_TASK TO COMPLETE_. Only the lines from the top of the data through the one with "[volunteer wildlife ID]" are to be written out, each exactly as it stands.

-------- DATA TO PROCESS

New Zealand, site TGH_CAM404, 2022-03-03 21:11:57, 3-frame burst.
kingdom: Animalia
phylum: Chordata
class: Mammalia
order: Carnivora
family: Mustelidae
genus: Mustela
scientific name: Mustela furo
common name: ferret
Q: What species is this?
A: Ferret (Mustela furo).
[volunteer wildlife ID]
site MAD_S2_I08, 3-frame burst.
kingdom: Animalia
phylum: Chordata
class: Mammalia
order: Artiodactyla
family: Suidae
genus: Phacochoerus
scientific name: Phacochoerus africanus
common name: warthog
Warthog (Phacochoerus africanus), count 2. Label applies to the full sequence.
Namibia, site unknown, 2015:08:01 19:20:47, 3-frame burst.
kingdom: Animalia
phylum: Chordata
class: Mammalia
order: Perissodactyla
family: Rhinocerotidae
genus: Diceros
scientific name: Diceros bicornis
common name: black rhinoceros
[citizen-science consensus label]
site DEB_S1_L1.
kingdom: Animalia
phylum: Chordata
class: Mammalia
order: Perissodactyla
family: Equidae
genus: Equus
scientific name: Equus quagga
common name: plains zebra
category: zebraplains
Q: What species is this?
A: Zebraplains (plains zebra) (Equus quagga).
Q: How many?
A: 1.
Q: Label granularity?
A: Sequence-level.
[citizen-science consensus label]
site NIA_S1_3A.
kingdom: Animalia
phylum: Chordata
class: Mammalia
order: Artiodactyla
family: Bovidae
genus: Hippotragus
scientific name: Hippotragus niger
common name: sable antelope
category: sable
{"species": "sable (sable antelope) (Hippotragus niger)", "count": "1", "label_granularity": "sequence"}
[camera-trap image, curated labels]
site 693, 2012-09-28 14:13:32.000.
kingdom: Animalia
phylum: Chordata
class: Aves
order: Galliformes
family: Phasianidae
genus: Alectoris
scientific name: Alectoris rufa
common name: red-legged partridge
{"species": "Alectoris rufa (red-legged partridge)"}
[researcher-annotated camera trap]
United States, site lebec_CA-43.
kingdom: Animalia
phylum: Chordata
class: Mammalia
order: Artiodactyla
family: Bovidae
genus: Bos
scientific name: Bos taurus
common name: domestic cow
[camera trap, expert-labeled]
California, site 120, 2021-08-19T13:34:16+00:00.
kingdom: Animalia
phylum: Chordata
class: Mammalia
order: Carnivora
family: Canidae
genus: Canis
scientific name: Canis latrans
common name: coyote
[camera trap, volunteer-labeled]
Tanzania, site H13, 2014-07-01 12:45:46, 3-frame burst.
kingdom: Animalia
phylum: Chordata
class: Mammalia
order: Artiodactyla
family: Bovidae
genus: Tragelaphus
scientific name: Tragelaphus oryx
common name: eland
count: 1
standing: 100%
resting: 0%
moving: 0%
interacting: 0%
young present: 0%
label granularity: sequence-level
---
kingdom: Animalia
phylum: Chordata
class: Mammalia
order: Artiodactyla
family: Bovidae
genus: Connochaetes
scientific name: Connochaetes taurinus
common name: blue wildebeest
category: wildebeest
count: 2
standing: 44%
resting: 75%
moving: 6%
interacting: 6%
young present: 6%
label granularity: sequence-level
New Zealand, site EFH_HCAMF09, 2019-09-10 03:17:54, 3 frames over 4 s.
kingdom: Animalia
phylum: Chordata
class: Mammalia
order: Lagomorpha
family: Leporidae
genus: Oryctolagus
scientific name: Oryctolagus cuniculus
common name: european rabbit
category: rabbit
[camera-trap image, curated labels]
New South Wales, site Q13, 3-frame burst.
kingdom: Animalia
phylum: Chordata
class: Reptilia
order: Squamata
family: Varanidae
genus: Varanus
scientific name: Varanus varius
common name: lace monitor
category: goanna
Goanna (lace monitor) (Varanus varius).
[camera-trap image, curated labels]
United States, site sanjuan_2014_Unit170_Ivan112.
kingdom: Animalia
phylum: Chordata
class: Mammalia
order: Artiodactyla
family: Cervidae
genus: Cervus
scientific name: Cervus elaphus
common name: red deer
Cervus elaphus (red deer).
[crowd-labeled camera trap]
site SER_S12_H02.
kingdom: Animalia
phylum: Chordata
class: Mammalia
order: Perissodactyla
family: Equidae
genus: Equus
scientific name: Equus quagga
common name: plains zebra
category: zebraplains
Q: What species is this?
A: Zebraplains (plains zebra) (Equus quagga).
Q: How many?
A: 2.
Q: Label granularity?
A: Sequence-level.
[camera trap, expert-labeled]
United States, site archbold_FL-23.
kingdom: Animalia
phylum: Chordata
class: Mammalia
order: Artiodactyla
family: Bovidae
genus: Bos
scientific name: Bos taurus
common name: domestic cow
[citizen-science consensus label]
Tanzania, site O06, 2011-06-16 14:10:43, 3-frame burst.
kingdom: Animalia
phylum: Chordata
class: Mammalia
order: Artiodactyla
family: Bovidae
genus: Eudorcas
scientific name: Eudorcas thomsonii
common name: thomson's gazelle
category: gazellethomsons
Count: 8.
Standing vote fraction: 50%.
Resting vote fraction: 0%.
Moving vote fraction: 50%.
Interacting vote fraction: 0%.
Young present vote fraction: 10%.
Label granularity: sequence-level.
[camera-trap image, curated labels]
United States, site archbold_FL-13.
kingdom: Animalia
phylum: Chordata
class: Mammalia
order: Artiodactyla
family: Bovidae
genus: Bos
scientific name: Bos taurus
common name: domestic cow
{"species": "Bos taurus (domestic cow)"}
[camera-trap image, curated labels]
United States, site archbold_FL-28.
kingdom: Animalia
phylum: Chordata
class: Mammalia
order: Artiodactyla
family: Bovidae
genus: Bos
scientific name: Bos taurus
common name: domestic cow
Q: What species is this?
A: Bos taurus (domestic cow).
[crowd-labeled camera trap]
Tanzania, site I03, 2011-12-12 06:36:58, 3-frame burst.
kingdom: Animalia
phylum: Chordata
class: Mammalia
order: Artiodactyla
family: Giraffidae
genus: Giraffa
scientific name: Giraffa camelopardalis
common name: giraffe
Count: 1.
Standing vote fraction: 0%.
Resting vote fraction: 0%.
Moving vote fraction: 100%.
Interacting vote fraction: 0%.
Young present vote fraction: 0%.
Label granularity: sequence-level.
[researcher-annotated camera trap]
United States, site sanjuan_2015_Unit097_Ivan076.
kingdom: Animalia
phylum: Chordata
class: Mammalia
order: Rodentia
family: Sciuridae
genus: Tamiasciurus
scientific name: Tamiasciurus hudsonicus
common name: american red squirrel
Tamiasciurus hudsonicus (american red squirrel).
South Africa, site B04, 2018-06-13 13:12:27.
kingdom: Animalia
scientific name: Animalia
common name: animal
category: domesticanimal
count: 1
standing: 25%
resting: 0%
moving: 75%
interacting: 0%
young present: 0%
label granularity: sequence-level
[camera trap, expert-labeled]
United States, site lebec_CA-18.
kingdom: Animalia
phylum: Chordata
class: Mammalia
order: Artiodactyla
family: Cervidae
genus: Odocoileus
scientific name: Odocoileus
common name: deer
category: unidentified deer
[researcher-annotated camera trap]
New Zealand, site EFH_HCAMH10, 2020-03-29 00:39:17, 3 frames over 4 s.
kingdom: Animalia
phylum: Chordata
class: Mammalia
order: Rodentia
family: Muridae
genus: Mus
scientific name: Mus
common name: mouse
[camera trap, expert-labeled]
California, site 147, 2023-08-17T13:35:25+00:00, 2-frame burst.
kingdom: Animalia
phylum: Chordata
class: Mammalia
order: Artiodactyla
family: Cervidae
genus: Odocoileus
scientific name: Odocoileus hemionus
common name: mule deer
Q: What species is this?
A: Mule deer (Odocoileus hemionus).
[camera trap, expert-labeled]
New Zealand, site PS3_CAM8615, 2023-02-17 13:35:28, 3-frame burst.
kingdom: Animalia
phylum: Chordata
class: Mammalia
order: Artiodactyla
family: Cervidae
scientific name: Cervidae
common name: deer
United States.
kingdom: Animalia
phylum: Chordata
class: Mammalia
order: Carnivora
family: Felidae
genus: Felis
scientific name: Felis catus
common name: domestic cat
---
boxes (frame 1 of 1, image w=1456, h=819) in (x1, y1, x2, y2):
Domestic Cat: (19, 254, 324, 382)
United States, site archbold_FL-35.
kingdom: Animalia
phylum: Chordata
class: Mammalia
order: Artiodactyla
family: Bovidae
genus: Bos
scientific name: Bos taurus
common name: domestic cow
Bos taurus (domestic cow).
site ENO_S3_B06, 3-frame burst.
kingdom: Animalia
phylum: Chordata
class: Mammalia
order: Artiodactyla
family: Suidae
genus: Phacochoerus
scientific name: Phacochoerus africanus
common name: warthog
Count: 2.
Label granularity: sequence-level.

----------------

_EXERCISE RESPONSE_.
New Zealand, site TGH_CAM404, 2022-03-03 21:11:57, 3-frame burst.
kingdom: Animalia
phylum: Chordata
class: Mammalia
order: Carnivora
family: Mustelidae
genus: Mustela
scientific name: Mustela furo
common name: ferret
Q: What species is this?
A: Ferret (Mustela furo).
[volunteer wildlife ID]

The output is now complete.